**AIM 1**: According to the article on the Open Compute announcements, what codename was AMD's Open 3.0 server platform known by before?
**AIM 2**: Carry on the article on the Open Compute announcements from the point where it stops.

**QUOTED PASSAGE**:
________________________

Open Compute unveils AMD Open 3.0, Intel photonics

January 17, 2013 | 11:22

Tags: #appliedmicro #data-centre #quanta #server #silicon-photonics

Companies: #arm #calxeda #facebook #intel #open-compute #tyan

The Open Compute Project - founded by Facebook to bring new technologies to the server market in the name of improving efficiency - has made a raft of announcements this week, including Intel's first open-source silicon photonics designs and a new modular server system from AMD.

First, AMD's offering. Dubbed Open 3.0, previously known under the codename Roadrunner, the server platform uses a modular design to improve the efficiency, flexibility and cost of server systems. Bemoaning the current 'one size fits most' approach used by server vendors, Open 3.0 uses a custom AMD G34 motherboard measuring 16in x 16.5in and designed for installation in 1U, 1.5U, 2U or 3U 19in rack chassis along with a pair of Opteron 6300 processors to build a central platform which can be customised for almost any workload.

As an example, AMD explains that the system can be configured for use as a high-performance computing (HPC) cluster node with 1 DIMM per memory channel, support for six SATA drives straight off the southbridge, a single SR5670 tunnel and an on-board gigabit Ethernet connector with support for 10Gb Ethernet via an add-in mezzanine module board in a 1U chassis. For general-purpose use, the system can be shoved into a 2U chassis which adds support for up to 25 2.5in SATA or SAS drives, one full-height and one half-height PCI Express slots and the same 10Gb Ethernet connectivity via a mezzanine board. For storage use, the Open 3.0 platform can be placed into a 3U chassis to provide room for four full-height short-length PCI Express cards and a whopping 35 2.5in drives.

________________________

**MATERIAL**:
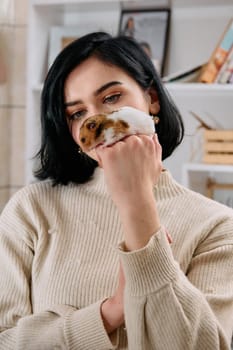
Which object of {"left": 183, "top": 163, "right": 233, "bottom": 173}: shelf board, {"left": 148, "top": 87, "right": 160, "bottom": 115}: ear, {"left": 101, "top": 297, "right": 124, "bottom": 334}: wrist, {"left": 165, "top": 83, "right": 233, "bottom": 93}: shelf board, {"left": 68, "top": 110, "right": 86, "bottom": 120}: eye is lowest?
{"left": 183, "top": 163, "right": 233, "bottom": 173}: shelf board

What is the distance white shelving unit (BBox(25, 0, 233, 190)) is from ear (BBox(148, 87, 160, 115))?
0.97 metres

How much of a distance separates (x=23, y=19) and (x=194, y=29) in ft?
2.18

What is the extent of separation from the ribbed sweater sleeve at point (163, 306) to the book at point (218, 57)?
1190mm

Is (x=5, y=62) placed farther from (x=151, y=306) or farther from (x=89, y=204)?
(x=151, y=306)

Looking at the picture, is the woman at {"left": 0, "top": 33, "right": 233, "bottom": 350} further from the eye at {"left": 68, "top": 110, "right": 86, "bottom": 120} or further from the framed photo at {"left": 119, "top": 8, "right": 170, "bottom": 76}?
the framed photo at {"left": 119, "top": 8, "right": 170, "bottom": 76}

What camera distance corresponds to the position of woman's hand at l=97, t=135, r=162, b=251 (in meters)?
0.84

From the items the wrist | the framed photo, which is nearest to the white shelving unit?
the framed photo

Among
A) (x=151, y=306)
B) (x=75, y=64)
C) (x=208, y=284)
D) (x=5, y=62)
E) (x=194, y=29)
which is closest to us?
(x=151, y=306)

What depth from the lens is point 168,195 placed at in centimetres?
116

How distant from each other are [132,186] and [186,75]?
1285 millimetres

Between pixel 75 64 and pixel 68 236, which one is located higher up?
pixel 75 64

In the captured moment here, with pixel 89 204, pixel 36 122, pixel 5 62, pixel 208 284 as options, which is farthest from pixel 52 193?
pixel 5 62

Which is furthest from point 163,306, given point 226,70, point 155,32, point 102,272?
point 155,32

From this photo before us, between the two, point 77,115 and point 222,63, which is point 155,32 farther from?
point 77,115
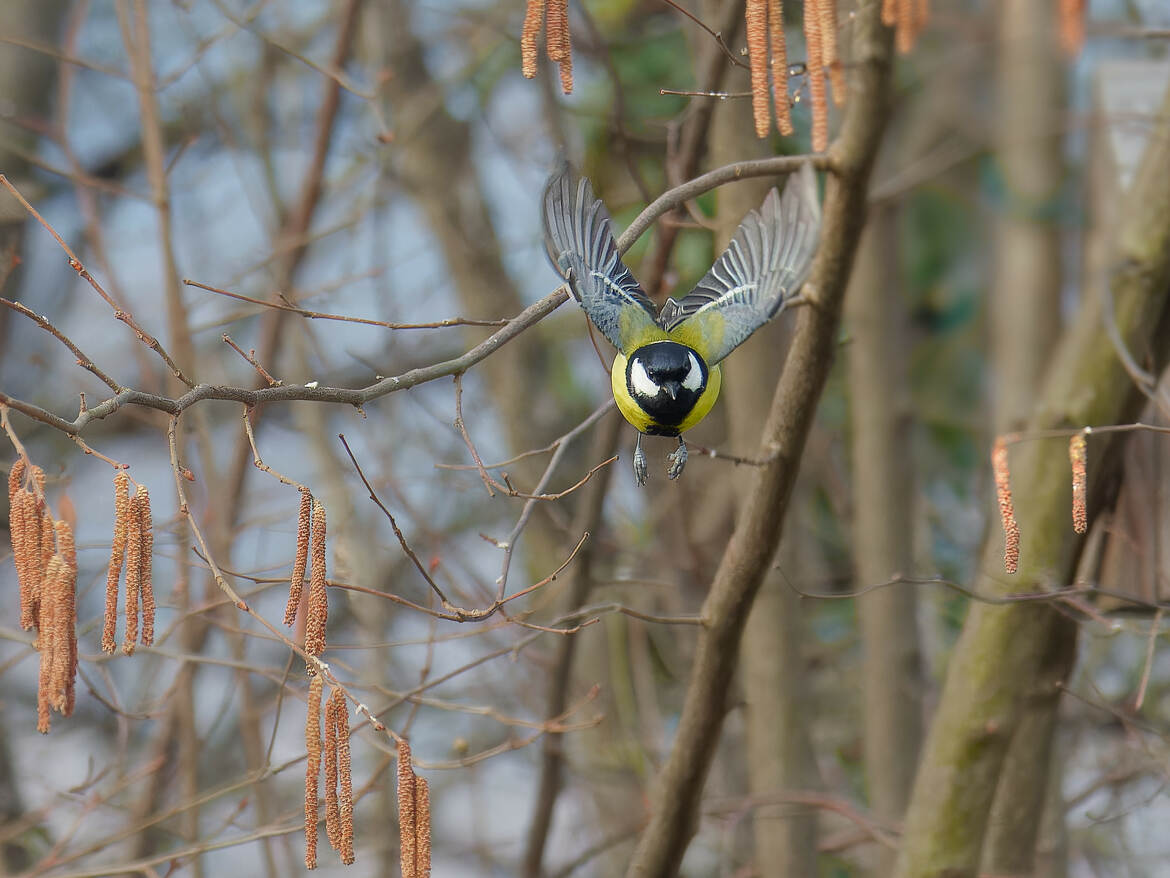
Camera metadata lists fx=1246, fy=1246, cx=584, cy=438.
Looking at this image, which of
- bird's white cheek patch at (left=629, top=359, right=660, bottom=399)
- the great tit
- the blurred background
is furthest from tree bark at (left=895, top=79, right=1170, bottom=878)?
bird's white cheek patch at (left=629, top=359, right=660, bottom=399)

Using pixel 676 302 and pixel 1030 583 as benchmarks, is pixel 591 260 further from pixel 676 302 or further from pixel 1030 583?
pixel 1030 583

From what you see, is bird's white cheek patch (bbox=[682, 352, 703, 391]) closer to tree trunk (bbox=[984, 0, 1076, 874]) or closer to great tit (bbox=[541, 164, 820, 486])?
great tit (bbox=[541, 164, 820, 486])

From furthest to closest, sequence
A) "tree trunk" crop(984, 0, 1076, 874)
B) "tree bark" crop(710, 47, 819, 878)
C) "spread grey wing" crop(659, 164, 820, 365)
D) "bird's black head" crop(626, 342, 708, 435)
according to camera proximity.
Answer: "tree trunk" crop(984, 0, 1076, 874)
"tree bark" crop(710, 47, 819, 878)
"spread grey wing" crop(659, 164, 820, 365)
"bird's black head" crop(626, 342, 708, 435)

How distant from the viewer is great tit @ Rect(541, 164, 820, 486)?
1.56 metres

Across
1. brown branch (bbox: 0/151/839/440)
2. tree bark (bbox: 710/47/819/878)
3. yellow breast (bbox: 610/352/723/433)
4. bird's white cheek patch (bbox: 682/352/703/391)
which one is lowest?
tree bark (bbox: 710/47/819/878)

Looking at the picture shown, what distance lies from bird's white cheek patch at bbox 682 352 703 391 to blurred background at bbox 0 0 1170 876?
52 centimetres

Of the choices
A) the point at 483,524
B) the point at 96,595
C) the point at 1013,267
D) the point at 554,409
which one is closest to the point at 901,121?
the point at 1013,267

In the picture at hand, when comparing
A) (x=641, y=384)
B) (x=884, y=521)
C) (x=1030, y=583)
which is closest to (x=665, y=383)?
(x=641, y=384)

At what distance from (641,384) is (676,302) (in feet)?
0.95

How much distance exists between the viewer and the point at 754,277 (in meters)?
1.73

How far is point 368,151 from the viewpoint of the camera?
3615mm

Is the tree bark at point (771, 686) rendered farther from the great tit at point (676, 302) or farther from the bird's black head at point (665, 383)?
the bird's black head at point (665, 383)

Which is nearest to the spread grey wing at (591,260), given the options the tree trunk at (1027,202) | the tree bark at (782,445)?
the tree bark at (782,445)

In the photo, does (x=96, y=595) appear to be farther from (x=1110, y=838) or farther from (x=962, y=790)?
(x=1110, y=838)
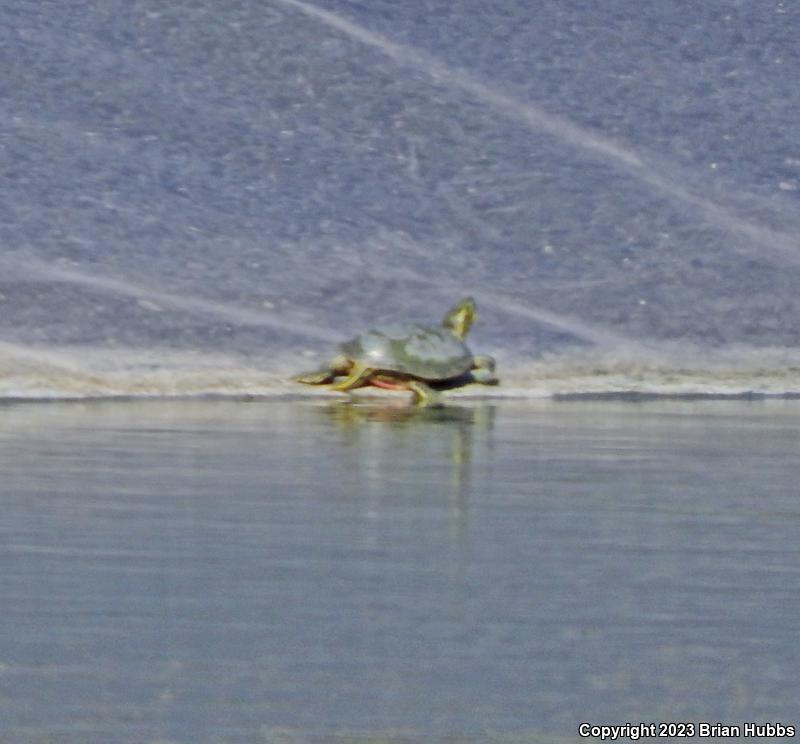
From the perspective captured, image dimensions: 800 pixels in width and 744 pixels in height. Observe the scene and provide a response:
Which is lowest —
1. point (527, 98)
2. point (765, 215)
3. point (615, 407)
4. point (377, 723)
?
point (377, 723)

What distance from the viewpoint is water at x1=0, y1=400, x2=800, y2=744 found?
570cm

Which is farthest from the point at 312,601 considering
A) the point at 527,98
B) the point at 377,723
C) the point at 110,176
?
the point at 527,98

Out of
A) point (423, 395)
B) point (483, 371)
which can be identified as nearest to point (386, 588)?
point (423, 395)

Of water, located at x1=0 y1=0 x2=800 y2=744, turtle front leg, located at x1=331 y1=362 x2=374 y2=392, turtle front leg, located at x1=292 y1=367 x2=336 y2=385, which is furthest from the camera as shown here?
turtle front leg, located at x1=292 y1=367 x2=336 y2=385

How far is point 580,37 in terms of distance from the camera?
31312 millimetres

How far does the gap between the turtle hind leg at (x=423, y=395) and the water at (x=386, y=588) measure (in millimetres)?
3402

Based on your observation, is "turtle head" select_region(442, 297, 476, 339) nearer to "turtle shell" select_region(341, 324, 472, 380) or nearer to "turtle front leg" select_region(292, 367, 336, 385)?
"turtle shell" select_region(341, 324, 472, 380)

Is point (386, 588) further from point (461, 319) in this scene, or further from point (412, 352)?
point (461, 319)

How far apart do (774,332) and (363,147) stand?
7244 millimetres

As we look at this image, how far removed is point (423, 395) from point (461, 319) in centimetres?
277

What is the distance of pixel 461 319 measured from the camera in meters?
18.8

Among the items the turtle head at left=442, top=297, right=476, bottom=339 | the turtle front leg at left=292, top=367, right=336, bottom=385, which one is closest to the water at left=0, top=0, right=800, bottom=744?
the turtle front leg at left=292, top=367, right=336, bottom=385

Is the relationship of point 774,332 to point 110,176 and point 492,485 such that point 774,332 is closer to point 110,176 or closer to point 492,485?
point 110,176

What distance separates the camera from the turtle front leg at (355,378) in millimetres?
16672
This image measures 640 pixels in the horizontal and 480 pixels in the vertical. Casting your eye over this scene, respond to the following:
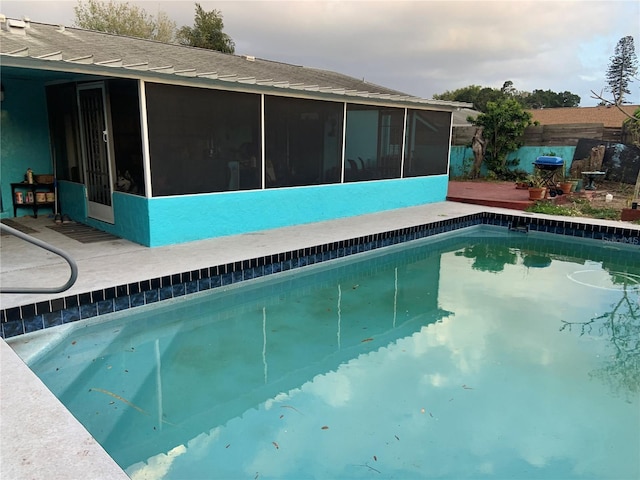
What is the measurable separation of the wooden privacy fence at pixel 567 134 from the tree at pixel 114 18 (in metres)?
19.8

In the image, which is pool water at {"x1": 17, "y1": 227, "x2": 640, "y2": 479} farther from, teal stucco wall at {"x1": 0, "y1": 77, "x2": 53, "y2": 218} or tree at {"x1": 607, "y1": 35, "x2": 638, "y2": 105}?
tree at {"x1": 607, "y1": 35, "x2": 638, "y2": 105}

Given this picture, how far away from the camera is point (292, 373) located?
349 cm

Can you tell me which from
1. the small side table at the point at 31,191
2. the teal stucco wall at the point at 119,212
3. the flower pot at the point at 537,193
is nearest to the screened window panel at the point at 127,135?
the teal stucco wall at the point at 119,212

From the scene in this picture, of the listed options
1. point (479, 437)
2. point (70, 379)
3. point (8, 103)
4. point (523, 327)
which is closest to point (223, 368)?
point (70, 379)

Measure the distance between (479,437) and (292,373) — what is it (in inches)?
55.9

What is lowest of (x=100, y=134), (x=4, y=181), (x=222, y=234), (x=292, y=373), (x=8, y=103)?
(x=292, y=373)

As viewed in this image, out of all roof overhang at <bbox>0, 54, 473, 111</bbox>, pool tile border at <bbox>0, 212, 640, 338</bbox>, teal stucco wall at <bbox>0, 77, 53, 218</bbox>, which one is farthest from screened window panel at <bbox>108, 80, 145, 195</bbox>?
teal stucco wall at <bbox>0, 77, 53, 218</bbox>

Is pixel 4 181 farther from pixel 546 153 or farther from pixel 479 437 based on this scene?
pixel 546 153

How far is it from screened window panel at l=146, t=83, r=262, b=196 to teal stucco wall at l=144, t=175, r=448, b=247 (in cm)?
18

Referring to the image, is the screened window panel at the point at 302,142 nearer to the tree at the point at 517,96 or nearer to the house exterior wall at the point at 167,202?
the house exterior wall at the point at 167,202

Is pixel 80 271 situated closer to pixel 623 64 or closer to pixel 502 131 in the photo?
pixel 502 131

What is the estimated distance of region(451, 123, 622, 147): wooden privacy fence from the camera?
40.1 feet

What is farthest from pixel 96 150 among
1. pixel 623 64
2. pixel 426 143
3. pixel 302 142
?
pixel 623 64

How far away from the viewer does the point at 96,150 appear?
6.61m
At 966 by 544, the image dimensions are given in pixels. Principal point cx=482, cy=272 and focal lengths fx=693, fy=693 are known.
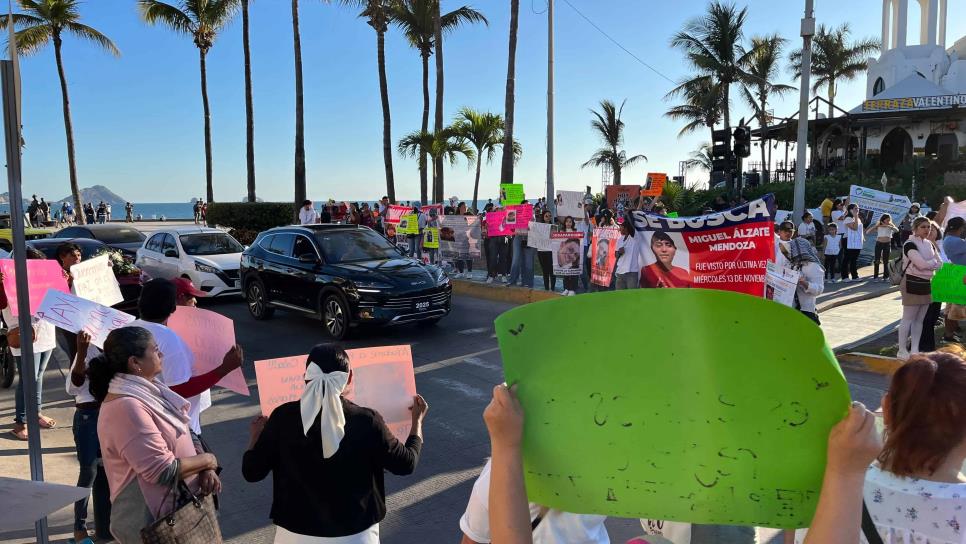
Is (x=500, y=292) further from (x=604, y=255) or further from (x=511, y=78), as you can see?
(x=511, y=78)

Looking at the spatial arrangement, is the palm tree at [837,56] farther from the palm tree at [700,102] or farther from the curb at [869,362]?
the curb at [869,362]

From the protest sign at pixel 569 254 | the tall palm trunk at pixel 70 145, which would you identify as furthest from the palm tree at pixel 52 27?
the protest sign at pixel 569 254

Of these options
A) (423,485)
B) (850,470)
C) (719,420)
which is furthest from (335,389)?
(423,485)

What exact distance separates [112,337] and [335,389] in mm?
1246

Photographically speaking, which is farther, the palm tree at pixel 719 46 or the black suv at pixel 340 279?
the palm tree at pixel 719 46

________________________

**OUTPUT 1**: Roadrunner

**OUTPUT 2**:
With room for 12 memory sockets on all versions - with just the number of sockets per channel varying between workload configurations - the Open 3.0 platform is certainly not lacking in expandability options, although the earlier-promised support for all AMD server processors has yet to materialise.

'We became involved with the Open Compute Project very early as we saw a pervasive demand for simplified, energy efficient servers, claimed Suresh Gopalakrishnan, corporate vice president and general manager of AMD's server division. 'Our goal is to reduce data centre power consumption and cost yet increase performance and flexibility – we believe that AMD Open 3.0 achieves this.'

Currently, the AMD Open 3.0 platform isn't ready for a retail release, but the company has partnered with Tyan and Quanta to build the production version with a view to releasing hardware into the market by the end of this quarter.

Intel, a fellow member of the Open Computer Project, has also added a fancy new offering to the group's technology stable: an open-source implementation of its silicon photonics interconnect technology. According to Intel's internal measurements, provided by chief technology officer Justin Rattner at the Open Computer Summit earlier this week, engineering samples of the provided technology allow for up to 100Gb/s data rates using a fraction of the power required by traditional copper-based electrical interconnects.

'We're excited about the flexibility that these technologies can bring to hardware and how silicon photonics will enable us to interconnect these resources with less concern about their physical placement,' claimed Frank Frankovsky, chairman of the Open Compute Foundation and vice president of hardware design at supply chain at Facebook, of the company's announcement. 'We're confident that developing these technologies in the open and contributing them back to the Open Compute Project will yield an unprecedented pace of innovation, ultimately enabling the entire industry to close the utilization gap that exists with today's systems designs.'

To Intel's chargrin, however, it is being joined in the Open Computer Project by ARM licensees including Calxeda and AppliedMicro, who are positioning the Cambridge-based chip giant's low-power designs as the perfect way to improve server efficiency - especially in the high-performance computing market, where systems are increasingly receiving the bulk of their compute performance from add-in highly-parallel accelerator boards like Nvidia's Tesla family and Intel's Xeon Phi.

The most interesting aspect of the Open Compute Project is, as its name suggests, its openness: everything that forms part of the Open Compute Project, from Intel's new silicon photonics interconnect technology to AMD's modular motherboard design, is publicly available through Facebook's GitHub account - although some of the latest information has yet to filter through to the repository, which hasn't been updated for the last four months. With the Open Compute Summit coming to a close, however, that is likely to change.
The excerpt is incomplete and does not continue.